* [Saved data entries]:
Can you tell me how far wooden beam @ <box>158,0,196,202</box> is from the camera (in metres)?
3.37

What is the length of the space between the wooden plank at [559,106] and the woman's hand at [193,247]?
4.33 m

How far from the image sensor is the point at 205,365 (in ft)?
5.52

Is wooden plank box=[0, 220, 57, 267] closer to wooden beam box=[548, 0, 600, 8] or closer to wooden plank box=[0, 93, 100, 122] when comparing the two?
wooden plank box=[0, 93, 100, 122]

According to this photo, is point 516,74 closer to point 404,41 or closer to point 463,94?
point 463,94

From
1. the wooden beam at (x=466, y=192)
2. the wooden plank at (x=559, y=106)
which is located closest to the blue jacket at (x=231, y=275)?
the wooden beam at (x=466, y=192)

* [Required task]:
Rewrite the records above as a JSON list of strings, one string per line, leaving out blank lines.

* [Answer to the task]:
[
  "Can you tell me how far wooden beam @ <box>158,0,196,202</box> is from the camera (in metres)?",
  "3.37",
  "What is the length of the space between the wooden plank at [559,106] and the woman's hand at [193,247]?",
  "4.33 m",
  "How far from the image sensor is the point at 205,365 (in ft)?",
  "5.52",
  "Is wooden plank box=[0, 220, 57, 267] closer to wooden beam box=[548, 0, 600, 8] or closer to wooden plank box=[0, 93, 100, 122] when comparing the two?",
  "wooden plank box=[0, 93, 100, 122]",
  "According to this photo, is point 516,74 closer to point 404,41 or closer to point 463,94?",
  "point 463,94",
  "From",
  "1. the wooden beam at (x=466, y=192)",
  "2. the wooden plank at (x=559, y=106)",
  "which is located closest to the blue jacket at (x=231, y=275)?",
  "the wooden beam at (x=466, y=192)"
]